Moriti Neto (*)
Para quem vê o programa CQC, da TV Bandeirantes, como mistura de jornalismo e humorístico, de cara, largo duas perguntas: depois da tremenda barulheira causada pela pseudo-entrevista do deputado federal Jair Bolsonaro (PP-RJ) no dia 28 de março, pode-se dizer que aquilo é jornalismo? E sobre o tal humor? Eu, sinceramente, não consegui rir até agora.
Todos que são razoavelmente informados politicamente sabem das posições ultra-reacionárias do parlamentar em questão. Jair Bolsonaro foi capitão do exército e confessa ter saudade da ditadura militar. É preconceituoso ao extremo. Por exemplo, manifesta-se, sempre virulento, contra a união civil entre casais homossexuais, o debate sobre homossexualidade na escola e dá sinais óbvios de racismo – não foi só contra Preta Gil que o sujeito destilou o veneno discriminatório de raça, pois muitas vezes já se declarou contra o sistema de cotas, dizendo que jamais permitiria que um médico negro, formado como cotista, colocasse as mãos nele. Sendo assim, o que a brilhante equipe do CQC esperava?
No início do programa, o ex-professor Tibúrcio, Marcelo Tas, já anunciava que viria uma entrevista com “o deputado mais polêmico do Brasil”. No fim da “obra-prima”, dando o tradicional migué, Tas diria, com cara de “susto”: “Prefiro acreditar que o Bolsonaro não entendeu a pergunta”, referindo-se a resposta dada a Preta Gil. Contudo, no dia seguinte, em entrevista ao Terra Magazine, o líder do CQC observou o seguinte: “Entendi que Bolsonaro fez duas coisas que faz com recorrência: declarou seu profundo apoio à ditadura militar e manifestou dois preconceitos, contra os negros e contra os gays”. Então, cadê a surpresa, meu caro? Onde está o jornalismo? Ou mesmo o humor, a tal ironia que joga luzes a temas relevantes, porém com leveza?
De leveza não houve nada. A situação foi pesada. Clima ruim. Foram traídos todos os princípios do bom jornalismo e, se havia intenção de fazer piada, pouca gente riu – talvez só os que lucraram com o ibope gerado em torno da polêmica que, de fato, foi urdida minuciosamente. Senão, porque escolher Preta Gil para fazer a pergunta final? Se o objetivo era provocar debate, “jogar luz” nas discussões, por que não levar ativistas homossexuais e negros para responder com fundamento as imbecilidades proferidas pelo “entrevistado”?
Simples. O intuito era “jogar luz” numa coisa apenas: audiência. Ainda que ela fosse trazida das palavras de um cretino que praticou crimes – morais e éticos – de racismo e preconceito, em rede de projeção nacional. E o CQC deu palco a isso. Foi palanque de um discurso torpe, disseminador do preconceito racial e da homofobia, pois não esqueçamos que mais de 120 mil brasileiros elegeram Bolsonaro ao atual mandato e que figuras assemelhadas transitam pelo Congresso Nacional e outras casas legislativas Brasil afora.

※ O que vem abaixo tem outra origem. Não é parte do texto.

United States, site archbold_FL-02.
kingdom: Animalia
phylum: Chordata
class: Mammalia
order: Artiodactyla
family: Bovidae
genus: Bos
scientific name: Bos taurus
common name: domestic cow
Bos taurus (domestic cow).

E, se o deputado praticou ato criminoso, o CQC e a Bandeirantes também o fizeram? Tas já andou dizendo que as críticas feitas ao programa por movimentos e ativistas são tão preconceituosas quanto às palavras do parlamentar. Tergiversação, senhor ex-professor Tibúrcio. Não desvie o foco. Os protestos não têm base no preconceito, mas nos crimes que o programa e a emissora ajudaram a cometer.

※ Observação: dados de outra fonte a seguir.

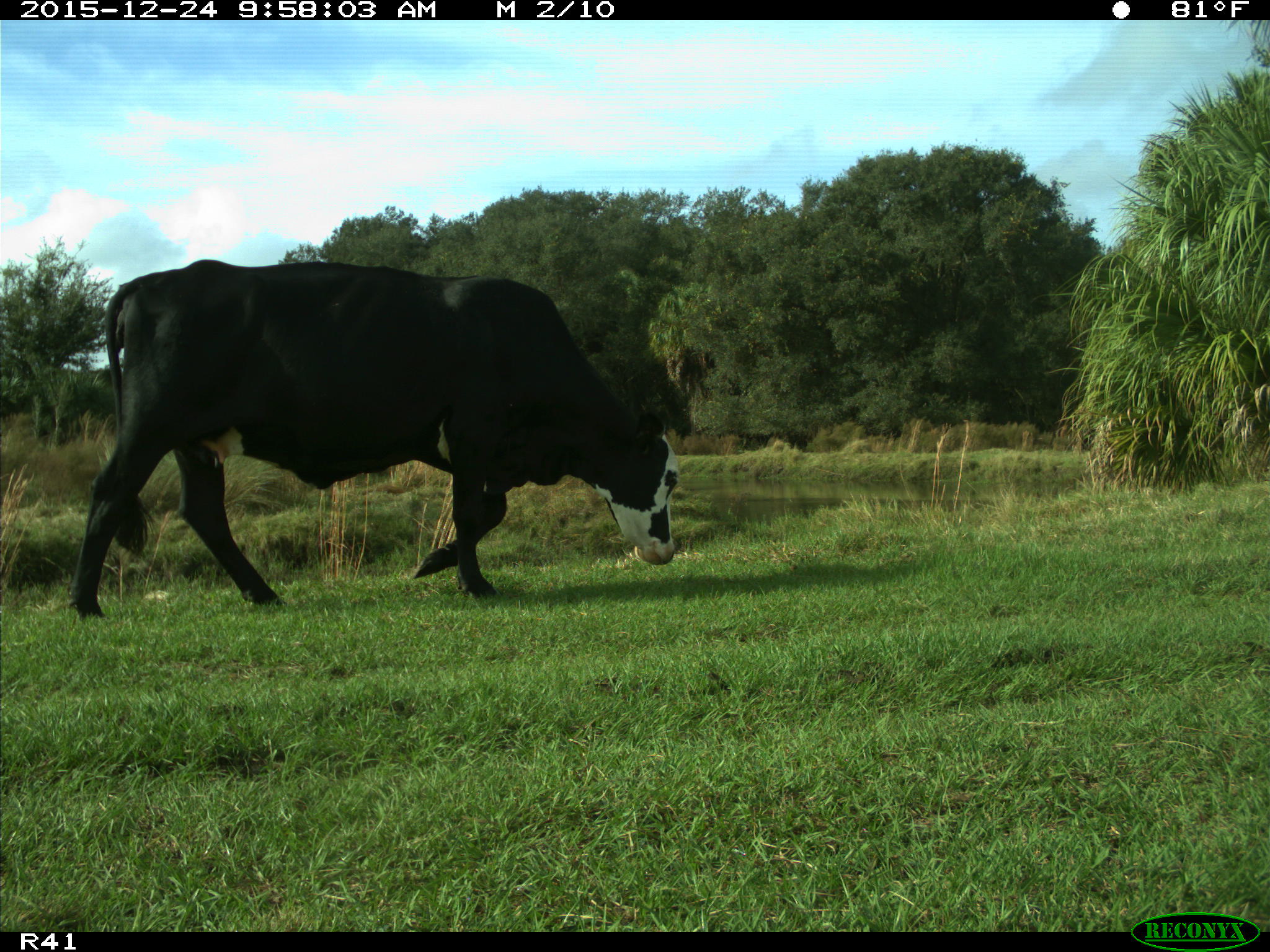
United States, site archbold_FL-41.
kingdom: Animalia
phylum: Chordata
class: Mammalia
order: Artiodactyla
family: Bovidae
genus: Bos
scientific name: Bos taurus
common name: domestic cow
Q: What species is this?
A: Bos taurus (domestic cow).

Com a precipitada trama, o CQC não traiu só os princípios do bom jornalismo. Traiu a Constituição Federal no que tange ao Capitulo V, sobre Comunicação Social. Estimulou sentimentos de dissensão na sociedade brasileira ao abordar tais temas a partir dos grunhidos de uma pessoa desqualificada, fornecendo-lhe uma concessão pública como espaço para propagá-los. Não houve debate algum. Somente gritaria rasteira.
Moriti Neto é jornalista e colunista do Nota de Rodapé.